La pandémie qui frappe actuellement la planète a suscité une vaste réflexion : chercheurs, décideurs, professionnels de la santé, spécialistes des questions de genre, experts en sécurité, seigneurs de guerre et responsables politiques ont tous eu leur mot à dire. Les aspects genrés de cette crise de santé publique ont fait l’objet d'une grande attention, ce qui n'a pas été le cas lors des précédentes pandémies. Il s'agit en fin de compte d'une bonne nouvelle pour la communauté d'intérêt Femmes, paix et sécurité (FPS), dont le message semble enfin être entendu : crises et conflits n'ont pas les mêmes répercussions selon que l'on est un homme ou une femme, un garçon ou une fille, et force est de constater que la prise en compte de la dimension de genre est indispensable pour appréhender une situation donnée dans sa globalité.

Selon certains commentateurs, la cause « femmes, paix et sécurité » n'a jamais été autant d'actualité qu'en cette période de crise. Les experts estiment que la pandémie de COVID-19, aux multiples dimensions de sécurité, démontre en fait le rôle essentiel du programme FPS dans les enjeux de paix et de sécurité du monde d'aujourd'hui. De fait, les questions si souvent mises en lumière par la communauté FPS sont profondément pertinentes s'agissant de la pandémie actuelle. Il peut donc être utile de réfléchir à certaines d'entre elles.

“S’il est un temps où des approches axées sur les personnes et intégrant la dimension de genre sont nécessaires, c’est bien aujourd’hui.”

Tout d'abord, l'analyse comparative entre les sexes est un outil clé en période de crise.

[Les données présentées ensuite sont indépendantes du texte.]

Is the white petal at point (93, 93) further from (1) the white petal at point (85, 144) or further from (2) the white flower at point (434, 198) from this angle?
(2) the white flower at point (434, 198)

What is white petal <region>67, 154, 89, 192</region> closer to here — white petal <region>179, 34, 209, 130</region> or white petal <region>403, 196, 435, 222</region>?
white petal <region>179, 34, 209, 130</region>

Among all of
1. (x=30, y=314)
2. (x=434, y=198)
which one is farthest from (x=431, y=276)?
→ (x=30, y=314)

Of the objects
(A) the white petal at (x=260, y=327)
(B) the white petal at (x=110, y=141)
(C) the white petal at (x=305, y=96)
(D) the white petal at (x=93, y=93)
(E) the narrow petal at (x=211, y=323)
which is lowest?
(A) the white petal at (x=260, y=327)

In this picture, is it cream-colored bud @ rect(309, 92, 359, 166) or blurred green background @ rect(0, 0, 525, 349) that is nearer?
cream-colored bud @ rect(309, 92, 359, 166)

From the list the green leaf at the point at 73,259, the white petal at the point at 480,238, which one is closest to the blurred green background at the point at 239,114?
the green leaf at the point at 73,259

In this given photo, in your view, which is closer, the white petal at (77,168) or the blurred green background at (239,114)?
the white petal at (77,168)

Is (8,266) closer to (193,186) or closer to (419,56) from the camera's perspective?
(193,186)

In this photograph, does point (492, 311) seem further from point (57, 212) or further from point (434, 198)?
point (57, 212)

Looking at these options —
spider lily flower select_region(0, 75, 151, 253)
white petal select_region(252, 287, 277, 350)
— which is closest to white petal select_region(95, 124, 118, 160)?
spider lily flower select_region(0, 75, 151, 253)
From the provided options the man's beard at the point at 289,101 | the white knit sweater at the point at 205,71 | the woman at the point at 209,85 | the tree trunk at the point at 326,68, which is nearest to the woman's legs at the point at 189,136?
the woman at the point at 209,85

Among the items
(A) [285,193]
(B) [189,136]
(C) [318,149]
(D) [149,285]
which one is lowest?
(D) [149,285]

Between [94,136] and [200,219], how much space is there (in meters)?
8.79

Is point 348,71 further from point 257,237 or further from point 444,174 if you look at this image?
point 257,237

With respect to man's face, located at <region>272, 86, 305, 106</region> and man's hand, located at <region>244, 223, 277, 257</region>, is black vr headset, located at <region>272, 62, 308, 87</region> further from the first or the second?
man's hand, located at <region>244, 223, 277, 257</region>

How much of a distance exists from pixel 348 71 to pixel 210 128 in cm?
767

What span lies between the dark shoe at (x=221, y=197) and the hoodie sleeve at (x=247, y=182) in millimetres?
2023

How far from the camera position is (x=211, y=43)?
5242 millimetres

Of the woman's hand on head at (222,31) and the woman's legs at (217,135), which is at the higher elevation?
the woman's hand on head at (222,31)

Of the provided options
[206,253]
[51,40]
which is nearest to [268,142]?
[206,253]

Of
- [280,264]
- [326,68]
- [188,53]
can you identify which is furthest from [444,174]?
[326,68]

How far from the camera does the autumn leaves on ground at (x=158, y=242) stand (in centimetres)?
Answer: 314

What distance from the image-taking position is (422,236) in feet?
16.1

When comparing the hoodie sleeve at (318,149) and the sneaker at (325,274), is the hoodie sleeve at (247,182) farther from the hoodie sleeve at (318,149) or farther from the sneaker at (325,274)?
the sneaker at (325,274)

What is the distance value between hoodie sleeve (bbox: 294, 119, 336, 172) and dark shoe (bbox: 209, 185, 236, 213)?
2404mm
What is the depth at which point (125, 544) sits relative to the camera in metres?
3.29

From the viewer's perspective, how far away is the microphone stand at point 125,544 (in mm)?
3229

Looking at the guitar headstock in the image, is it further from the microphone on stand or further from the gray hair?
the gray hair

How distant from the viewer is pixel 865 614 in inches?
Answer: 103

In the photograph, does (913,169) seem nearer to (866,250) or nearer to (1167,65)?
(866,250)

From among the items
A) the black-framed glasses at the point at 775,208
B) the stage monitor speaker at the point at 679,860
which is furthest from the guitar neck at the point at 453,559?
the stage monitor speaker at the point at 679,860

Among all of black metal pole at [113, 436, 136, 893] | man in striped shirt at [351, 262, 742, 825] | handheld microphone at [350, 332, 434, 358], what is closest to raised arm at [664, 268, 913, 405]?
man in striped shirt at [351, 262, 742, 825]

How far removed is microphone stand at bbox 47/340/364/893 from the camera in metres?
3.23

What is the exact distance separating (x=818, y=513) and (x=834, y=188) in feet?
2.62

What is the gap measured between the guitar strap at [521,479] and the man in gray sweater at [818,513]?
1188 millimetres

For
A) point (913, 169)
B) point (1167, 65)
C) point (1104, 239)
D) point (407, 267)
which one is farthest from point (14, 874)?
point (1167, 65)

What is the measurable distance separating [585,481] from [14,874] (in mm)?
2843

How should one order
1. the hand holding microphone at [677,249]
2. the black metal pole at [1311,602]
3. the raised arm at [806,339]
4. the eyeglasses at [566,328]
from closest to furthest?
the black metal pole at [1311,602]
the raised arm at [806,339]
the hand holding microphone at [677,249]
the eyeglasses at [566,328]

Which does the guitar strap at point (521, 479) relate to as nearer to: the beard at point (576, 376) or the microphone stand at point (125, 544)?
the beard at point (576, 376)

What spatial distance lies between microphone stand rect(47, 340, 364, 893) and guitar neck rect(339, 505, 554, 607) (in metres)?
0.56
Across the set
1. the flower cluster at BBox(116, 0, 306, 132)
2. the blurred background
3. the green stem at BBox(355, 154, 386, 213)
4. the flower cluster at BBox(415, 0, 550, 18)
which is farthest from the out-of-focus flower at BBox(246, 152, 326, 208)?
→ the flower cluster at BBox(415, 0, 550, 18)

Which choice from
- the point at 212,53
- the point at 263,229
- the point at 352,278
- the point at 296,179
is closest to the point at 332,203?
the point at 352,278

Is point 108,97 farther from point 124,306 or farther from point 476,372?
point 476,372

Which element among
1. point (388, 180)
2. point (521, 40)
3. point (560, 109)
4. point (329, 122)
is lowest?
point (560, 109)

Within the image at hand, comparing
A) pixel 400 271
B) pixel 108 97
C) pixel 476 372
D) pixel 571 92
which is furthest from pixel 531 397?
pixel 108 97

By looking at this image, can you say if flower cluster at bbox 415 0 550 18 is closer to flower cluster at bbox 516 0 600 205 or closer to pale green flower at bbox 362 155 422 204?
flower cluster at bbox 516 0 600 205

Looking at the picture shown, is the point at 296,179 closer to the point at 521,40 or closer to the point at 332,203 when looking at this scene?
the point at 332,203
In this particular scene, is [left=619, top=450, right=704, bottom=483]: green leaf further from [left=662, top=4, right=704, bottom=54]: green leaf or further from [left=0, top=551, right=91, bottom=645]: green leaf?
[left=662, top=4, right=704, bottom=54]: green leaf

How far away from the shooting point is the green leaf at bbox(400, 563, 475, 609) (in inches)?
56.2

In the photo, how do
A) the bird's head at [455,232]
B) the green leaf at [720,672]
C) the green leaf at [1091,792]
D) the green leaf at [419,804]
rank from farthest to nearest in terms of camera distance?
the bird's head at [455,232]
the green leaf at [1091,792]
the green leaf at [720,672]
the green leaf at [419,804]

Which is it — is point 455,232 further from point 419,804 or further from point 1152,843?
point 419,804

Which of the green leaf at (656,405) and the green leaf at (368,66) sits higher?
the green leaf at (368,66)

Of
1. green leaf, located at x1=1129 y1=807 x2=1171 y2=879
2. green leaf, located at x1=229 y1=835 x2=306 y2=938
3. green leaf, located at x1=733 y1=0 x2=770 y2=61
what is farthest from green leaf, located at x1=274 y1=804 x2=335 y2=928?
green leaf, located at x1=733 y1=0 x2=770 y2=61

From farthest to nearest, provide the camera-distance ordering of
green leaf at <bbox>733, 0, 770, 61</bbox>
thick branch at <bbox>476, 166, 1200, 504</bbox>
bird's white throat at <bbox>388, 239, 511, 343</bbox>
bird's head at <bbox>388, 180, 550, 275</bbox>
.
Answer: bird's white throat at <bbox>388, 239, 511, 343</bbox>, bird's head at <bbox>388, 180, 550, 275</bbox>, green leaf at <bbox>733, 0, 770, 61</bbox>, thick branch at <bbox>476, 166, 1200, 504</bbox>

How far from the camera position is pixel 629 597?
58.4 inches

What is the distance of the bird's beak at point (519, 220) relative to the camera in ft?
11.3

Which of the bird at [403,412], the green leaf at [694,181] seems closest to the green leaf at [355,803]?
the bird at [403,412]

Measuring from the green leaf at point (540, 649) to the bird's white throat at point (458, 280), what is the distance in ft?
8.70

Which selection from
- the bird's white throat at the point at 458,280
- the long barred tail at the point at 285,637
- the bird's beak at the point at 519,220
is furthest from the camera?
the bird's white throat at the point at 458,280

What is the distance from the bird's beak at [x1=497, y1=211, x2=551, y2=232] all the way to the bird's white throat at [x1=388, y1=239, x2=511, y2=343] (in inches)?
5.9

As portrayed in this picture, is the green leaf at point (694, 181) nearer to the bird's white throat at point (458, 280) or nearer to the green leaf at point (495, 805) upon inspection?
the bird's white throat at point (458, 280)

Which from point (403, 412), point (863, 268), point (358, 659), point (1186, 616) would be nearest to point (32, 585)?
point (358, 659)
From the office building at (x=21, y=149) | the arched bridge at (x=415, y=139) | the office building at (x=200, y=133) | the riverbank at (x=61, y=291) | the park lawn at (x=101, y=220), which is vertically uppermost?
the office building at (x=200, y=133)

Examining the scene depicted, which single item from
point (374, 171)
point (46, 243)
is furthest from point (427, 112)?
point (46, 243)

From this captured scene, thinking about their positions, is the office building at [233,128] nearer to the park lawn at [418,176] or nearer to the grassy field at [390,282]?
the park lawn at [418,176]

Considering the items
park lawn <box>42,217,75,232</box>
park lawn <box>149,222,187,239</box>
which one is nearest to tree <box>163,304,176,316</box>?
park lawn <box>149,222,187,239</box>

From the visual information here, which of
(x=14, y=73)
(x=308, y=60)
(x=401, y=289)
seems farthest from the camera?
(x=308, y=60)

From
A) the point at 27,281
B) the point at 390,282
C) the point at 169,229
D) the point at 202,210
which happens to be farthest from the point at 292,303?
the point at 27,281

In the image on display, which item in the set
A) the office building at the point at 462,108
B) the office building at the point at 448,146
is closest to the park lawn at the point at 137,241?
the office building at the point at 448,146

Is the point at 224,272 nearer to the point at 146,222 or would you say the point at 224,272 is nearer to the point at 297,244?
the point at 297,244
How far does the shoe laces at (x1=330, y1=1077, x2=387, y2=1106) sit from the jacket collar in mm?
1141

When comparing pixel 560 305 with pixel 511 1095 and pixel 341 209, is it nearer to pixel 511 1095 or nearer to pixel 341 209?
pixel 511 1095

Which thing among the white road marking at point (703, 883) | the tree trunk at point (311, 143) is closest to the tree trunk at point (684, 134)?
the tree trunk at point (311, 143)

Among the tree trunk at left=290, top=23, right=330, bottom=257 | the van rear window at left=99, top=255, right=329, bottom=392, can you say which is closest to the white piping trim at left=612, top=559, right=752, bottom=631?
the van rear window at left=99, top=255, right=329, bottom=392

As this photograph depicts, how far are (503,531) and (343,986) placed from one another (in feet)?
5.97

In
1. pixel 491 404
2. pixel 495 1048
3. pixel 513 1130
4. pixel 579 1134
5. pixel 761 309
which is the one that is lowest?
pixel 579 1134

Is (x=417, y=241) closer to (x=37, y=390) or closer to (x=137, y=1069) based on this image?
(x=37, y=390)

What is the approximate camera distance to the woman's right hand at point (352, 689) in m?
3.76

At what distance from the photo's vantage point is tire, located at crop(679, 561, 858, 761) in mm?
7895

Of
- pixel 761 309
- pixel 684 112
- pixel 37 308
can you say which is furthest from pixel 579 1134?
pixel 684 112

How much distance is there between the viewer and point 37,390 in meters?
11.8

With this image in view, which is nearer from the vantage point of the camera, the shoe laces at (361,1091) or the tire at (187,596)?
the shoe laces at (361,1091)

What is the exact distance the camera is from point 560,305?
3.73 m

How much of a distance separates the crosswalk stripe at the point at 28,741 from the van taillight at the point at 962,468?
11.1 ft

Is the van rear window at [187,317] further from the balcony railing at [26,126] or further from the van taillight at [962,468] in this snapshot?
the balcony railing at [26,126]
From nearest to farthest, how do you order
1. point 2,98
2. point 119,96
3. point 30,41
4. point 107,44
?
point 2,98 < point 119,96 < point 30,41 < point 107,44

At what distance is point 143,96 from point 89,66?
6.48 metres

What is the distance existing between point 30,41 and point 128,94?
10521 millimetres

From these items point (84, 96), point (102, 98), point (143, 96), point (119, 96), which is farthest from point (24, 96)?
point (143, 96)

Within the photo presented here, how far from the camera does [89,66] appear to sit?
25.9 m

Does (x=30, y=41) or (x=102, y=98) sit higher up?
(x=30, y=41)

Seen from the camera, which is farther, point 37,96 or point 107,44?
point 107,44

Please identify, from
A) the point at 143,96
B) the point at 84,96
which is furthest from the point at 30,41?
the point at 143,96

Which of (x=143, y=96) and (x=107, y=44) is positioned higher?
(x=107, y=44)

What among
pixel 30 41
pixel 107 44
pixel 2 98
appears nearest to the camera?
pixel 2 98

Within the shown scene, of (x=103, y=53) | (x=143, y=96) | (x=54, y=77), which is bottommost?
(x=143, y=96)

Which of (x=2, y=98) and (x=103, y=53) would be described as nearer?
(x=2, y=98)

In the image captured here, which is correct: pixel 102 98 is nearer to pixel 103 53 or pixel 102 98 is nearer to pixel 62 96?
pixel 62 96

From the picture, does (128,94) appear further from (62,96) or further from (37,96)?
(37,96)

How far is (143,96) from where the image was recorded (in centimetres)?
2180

Le programme FPS préconise d'analyser les causes et les conséquences des crises selon le genre et de recenser les individus, les collectivités et les institutions concernés. Une telle analyse est essentielle si l'on veut que les mesures d'alerte précoce, de préparation, d'atténuation, de réaction et de relèvement tiennent compte d'un contexte plus large et puissent ainsi former un tout plus efficace et plus pérenne. Il est indispensable de disposer de données ventilées par sexe pour comprendre l'impact du virus et pour élaborer les stratégies de réponse et de relèvement nécessaires. Il est également crucial de comprendre que les politiques établies n'auront pas les mêmes incidences sur les hommes que sur les femmes.

Dans le cas de la COVID-19, il conviendrait par conséquent de mener des analyses et de prendre des mesures concernant, par exemple, les aspects suivants :

L’évolution de la pandémie et ses conséquences en fonction du genre - Qui est contaminé, et pourquoi ? Le constat dressé à l’échelle mondiale (bien que les données ventilées par sexe soient pour le moment incomplètes) est que les hommes sont nettement plus nombreux à succomber au virus. Quelles en sont les implications ? Par exemple, quelles sont les conséquences de l'augmentation du nombre de mères de famille et de femmes âgées devant désormais composer seules avec le quotidien ? Les répercussions socio-économiques de ces facteurs devront être prises en compte afin de réduire l'insécurité sur le long terme.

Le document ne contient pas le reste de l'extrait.